Ingresé al quirófano. Cuando desperté era la mañana del sábado 19 de enero y parecía que todo iba bien.
Me puse muy contenta cuando vi al doctor pasar su revisión. Me ordenó que no me sacara las medias antiembólicas. Dijo, además, que si quería irme de alta el lunes, tenía que pararme para caminar un poco.
Emocionada, no se me pasó por la mente que empezaba a transitar la prueba más dura de mi vida: ¡Estar a punto de morir!
¡Rumbo a la inconsciencia!
Con el caer de la tarde del domingo, una tos que parecía inofensiva empezó a impedir mi respiración. Era esporádica al inicio, pero a medida que transcurrían las horas se hacía más frecuente.
Quisieron calmarla con una nebulización, pero no dio resultado. Luego trajeron un cilindro de oxígeno y tampoco pasó nada. Sentía a la muerte cerca, tan cerca como un susurro al oído.
En medio de mi angustia por no poder respirar, le dije a un enfermero que me estaba muriendo. Preocupado, el hombre me llevó a la Unidad de Cuidados Intensivos (UCI).

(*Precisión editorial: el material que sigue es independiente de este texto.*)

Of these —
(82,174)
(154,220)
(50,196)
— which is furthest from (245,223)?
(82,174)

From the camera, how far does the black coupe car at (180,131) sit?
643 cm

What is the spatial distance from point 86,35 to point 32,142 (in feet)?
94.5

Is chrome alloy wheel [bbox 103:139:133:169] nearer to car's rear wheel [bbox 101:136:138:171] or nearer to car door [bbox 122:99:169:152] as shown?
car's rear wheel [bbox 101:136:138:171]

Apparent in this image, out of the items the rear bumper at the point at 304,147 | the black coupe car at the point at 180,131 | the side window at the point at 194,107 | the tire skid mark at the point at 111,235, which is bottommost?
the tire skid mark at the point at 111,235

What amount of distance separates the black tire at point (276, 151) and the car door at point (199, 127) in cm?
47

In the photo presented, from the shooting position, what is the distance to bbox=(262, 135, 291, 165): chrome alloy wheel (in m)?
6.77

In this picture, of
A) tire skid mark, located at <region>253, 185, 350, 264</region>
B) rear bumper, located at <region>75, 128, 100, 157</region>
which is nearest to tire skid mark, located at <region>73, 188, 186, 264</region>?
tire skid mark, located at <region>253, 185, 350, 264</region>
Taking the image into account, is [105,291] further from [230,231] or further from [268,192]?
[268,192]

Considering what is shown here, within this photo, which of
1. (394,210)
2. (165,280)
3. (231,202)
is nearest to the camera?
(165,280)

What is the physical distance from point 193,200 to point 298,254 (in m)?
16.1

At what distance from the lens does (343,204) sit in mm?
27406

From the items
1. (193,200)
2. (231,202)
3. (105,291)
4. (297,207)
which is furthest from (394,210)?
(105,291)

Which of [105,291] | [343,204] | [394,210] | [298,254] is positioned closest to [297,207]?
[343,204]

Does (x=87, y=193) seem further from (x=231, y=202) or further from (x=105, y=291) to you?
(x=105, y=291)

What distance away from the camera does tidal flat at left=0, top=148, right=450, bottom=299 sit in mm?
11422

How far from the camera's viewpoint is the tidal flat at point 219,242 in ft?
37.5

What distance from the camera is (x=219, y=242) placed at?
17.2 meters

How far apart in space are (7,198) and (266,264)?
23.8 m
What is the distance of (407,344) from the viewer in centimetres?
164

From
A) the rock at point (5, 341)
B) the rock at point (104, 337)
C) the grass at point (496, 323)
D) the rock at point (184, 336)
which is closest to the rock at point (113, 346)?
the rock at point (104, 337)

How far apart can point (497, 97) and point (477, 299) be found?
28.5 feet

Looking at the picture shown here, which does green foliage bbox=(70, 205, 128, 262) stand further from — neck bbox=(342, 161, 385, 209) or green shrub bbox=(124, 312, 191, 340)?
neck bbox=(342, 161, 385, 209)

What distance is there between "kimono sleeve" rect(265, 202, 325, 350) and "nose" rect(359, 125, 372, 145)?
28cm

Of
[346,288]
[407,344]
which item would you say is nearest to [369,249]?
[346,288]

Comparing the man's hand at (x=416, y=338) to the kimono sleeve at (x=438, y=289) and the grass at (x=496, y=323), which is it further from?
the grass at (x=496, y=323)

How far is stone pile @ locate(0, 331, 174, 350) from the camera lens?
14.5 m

El médico que me recibió, pidió que le explique lo que sentía. Alcancé a decirle que me faltaba el aire. De allí, me acostaron en una camilla y no recuerdo más.
Inducida o no a la gravedad, me sumí en la inconsciencia. Fue casi un mes sumergida en ese estado, donde visualizaba muertos y más muertos.
En medio de ese trance, yo le suplicaba a mi Dios: ‘Señor, ayúdame en nombre de tu hijo’.